Text segment.

■ ■ ■ ■

Return to Milestones Vol. 3, No. 4
In 1874, journalist Charles Nordhoff, studying the "Communistic Societies of the United States," visited Economy, home of the Harmony Society on the bank of the Ohio River in Beaver County.
"Neatness and a Sunday quiet are the prevailing characteristics of Economy," Nordhoff wrote. "Once it was a busy place, for it had cotton, silk, and woolen factories, a brewery, and other industries, but the most important of these have now ceased; and as you walk along the quiet, shady streets, you meet only occasionally some stout, little old man, in a short light-blue jacket and a tall and very broad-brimmed hat, looking amazingly like Hendrick Hudson's men in the play of Rip Van Winkle; or some comfortable-looking dame, in Norman cap and stuff gown; whose polite 'good-day' to you, in German or English, as it may happen, is not unmixed with surprise at sight of a strange face; for, as you will presently discover at the hotel, visitors are not nowadays frequent in Economy." .
As Nordhoff noted, "once it was a busy place." A booklet published during Merrick Art Gallery's Bicentennial "History Through Industry" exhibition declares that modern Beaver County "stands among the 10 leading counties in the Commonwealth and within the 50 leading counties in the nation in its industrial might." While Harmonist industries were not the first Beaver County industries by any means, they presaged modern Beaver County industries in their size and organization.
The members of the Harmony Society comprised a willing work force, bound together by common ties of nationality, language and religious belief. The Society's attorney, Richard P. Roberts, in 1855 referred to the group's "residence of nearly half a century in the Commonwealth, 'performing with alacrity its duties to the laws, rendering unto Caesar the things that are Caesar's,' " and to its "acts of benevolence and charity to the outer world, as well as ... the honest, virtuous and pious lives of its members." (Actually, the Society's residence in Pennsylvania had been interrupted by its sojourn from 1814-1825 in Indiana; and some charged that the "honest, virtuous and pious lives" of the individual members were too much under the control of the founder, "Father" George Rapp. But there can be no doubt that collectively these busy GermanAmericans exerted an influence far beyond their numbers.) They held their goods in common. Early during their residence in the United States they had adopted celibacy, a practice which, while it eventually doomed the group, during its heyday allowed the members more time for work without the distractions of child-rearing.

■ ■ ■ ■

Short problem A. List the ties that the passage on the Harmony Society says bound its members together.
Short problem B. According to the passage on the Harmony Society, where did the Society live between 1814 and 1825?
Short problem C. Copy out the passage on the Harmony Society between "Return to Milestones" and "in Beaver County.", inclusive.

[Excerpt from a dataset]
■ ■ ■ ■

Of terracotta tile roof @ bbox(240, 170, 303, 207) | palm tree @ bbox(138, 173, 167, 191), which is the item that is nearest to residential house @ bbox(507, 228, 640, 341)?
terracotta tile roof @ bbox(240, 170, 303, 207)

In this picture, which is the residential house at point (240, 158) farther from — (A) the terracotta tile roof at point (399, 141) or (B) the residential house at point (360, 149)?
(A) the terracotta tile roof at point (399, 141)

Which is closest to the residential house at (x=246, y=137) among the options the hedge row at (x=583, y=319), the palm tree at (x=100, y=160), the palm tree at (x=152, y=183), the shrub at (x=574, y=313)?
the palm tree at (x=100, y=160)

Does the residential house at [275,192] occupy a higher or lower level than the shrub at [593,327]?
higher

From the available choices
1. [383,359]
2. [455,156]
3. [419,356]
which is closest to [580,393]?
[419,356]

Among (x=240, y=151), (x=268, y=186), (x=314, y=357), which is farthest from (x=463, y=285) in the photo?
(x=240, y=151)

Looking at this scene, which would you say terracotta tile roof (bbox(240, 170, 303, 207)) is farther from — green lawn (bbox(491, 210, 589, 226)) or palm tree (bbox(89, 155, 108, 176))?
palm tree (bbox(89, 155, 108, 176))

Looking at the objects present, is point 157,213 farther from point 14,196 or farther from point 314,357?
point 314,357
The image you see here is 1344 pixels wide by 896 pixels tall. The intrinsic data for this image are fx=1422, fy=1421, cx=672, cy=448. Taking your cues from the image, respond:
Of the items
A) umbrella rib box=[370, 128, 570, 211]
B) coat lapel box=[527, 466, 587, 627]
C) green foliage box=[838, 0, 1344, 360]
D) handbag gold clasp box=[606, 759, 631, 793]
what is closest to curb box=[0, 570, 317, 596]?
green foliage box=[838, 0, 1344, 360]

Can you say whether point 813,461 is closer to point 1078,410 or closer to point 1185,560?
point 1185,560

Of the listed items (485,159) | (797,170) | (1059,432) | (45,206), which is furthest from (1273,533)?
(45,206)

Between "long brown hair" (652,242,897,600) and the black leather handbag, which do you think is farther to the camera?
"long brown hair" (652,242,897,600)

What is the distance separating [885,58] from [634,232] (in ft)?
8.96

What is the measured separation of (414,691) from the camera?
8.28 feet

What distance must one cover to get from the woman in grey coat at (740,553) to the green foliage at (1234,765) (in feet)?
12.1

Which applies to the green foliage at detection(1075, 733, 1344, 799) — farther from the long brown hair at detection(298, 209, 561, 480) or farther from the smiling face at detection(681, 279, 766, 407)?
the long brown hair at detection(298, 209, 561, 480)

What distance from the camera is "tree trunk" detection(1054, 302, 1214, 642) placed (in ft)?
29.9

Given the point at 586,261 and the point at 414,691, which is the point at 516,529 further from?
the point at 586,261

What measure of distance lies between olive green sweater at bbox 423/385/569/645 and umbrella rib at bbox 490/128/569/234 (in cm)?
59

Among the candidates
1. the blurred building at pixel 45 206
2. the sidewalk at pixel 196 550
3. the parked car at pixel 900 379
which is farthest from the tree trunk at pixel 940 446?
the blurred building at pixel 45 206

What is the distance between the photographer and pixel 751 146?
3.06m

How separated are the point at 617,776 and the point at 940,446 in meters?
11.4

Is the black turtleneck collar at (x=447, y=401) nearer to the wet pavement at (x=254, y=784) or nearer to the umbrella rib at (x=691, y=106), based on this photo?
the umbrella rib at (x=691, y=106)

■ ■ ■ ■

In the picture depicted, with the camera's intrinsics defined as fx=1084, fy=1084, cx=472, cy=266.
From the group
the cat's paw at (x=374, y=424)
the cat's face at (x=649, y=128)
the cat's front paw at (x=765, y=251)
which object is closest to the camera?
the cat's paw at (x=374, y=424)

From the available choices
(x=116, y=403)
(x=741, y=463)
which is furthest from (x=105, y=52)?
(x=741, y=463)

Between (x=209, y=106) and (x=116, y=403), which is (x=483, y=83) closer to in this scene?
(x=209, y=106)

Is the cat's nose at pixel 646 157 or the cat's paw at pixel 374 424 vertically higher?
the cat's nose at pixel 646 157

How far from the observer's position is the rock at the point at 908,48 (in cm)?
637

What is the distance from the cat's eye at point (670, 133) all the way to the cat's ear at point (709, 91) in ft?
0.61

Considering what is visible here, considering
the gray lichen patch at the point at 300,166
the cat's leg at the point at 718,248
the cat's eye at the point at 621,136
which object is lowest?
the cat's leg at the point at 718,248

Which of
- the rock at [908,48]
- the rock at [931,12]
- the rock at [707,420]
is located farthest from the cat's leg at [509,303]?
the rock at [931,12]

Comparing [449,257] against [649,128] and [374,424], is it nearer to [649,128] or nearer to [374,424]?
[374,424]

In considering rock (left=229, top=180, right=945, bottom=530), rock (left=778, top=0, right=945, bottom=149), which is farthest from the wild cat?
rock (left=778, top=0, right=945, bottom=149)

■ ■ ■ ■

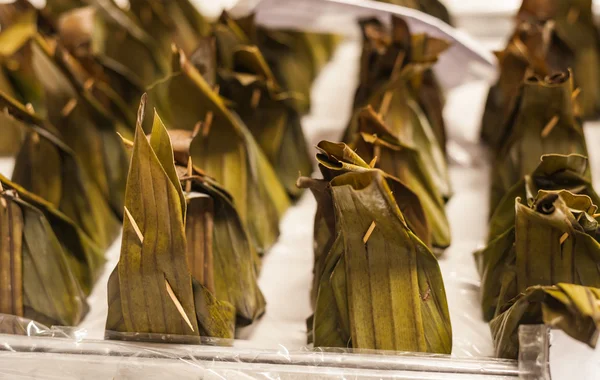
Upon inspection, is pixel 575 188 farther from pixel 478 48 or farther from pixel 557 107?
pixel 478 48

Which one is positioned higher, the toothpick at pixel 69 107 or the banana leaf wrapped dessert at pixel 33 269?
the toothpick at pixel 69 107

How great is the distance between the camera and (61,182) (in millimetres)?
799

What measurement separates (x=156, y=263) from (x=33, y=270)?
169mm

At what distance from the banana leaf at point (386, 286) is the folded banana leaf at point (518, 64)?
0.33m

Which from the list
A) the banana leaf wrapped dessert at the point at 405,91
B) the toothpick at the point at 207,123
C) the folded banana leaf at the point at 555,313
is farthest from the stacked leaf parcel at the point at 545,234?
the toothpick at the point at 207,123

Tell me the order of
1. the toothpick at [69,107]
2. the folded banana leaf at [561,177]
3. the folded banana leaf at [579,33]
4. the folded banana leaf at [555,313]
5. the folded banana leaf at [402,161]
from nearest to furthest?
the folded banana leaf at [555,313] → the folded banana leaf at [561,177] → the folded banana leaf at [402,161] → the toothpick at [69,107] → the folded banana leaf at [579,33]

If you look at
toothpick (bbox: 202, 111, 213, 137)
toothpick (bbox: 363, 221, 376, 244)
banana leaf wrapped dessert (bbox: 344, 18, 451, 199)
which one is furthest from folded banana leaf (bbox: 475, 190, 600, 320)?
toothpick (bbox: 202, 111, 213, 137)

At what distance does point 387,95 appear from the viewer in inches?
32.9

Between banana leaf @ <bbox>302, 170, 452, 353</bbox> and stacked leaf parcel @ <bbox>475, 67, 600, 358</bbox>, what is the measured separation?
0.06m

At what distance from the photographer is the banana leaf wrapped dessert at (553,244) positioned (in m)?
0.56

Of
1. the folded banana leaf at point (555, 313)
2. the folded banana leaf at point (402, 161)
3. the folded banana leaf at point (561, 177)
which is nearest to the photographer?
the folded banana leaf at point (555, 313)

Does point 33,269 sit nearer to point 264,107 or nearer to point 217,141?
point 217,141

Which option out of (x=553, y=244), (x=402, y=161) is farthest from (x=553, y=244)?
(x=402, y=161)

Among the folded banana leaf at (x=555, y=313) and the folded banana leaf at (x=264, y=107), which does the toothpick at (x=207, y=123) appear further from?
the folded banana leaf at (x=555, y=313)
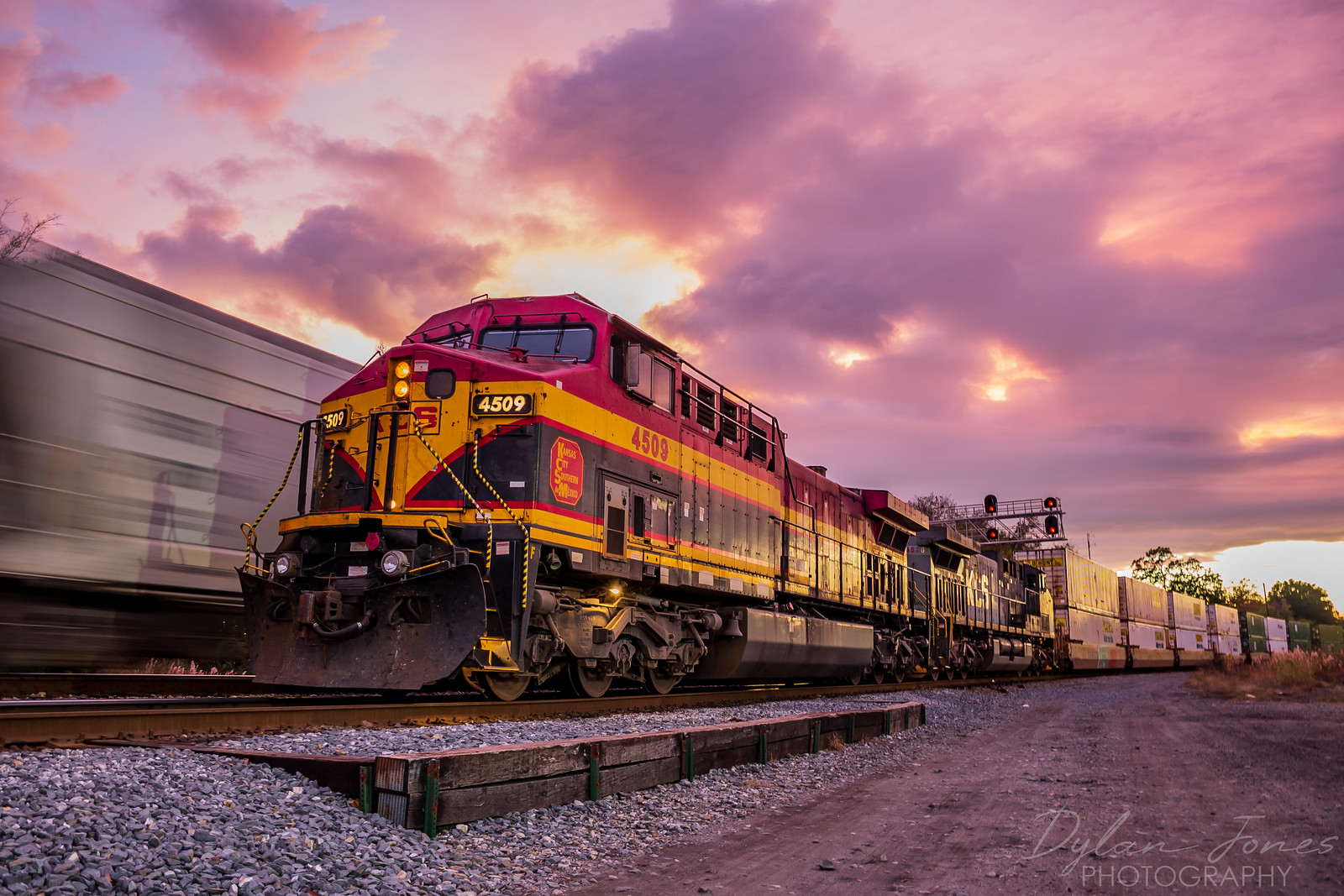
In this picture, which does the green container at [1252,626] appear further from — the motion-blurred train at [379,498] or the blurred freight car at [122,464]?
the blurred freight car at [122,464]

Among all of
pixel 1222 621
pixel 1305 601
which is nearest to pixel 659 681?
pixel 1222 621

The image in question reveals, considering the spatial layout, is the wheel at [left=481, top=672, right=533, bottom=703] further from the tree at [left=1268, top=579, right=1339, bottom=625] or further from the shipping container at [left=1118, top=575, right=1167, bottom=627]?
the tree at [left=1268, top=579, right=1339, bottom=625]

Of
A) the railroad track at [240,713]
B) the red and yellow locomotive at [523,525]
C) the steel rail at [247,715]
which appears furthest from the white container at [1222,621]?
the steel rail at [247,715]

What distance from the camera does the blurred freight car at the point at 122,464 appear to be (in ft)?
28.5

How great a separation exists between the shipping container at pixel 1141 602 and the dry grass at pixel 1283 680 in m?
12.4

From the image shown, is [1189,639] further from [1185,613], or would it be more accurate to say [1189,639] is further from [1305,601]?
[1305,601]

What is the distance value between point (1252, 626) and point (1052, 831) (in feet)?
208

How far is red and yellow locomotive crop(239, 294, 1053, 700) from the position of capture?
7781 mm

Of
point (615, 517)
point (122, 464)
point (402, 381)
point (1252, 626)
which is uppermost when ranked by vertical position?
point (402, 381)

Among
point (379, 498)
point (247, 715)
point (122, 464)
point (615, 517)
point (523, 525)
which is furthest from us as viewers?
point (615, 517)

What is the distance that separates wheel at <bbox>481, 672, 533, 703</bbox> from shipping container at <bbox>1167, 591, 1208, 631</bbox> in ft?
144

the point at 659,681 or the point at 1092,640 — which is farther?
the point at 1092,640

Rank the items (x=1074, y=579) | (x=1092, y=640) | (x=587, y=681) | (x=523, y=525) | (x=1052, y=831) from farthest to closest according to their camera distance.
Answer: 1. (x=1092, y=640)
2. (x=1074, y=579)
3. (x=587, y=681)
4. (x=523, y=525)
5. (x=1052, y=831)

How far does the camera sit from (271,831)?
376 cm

■ ■ ■ ■

Reply A. nationality, language, religious belief

Reply B. Indiana

Reply C.
Return to Milestones Vol. 3, No. 4
In 1874, journalist Charles Nordhoff, studying the "Communistic Societies of the United States," visited Economy, home of the Harmony Society on the bank of the Ohio River in Beaver County.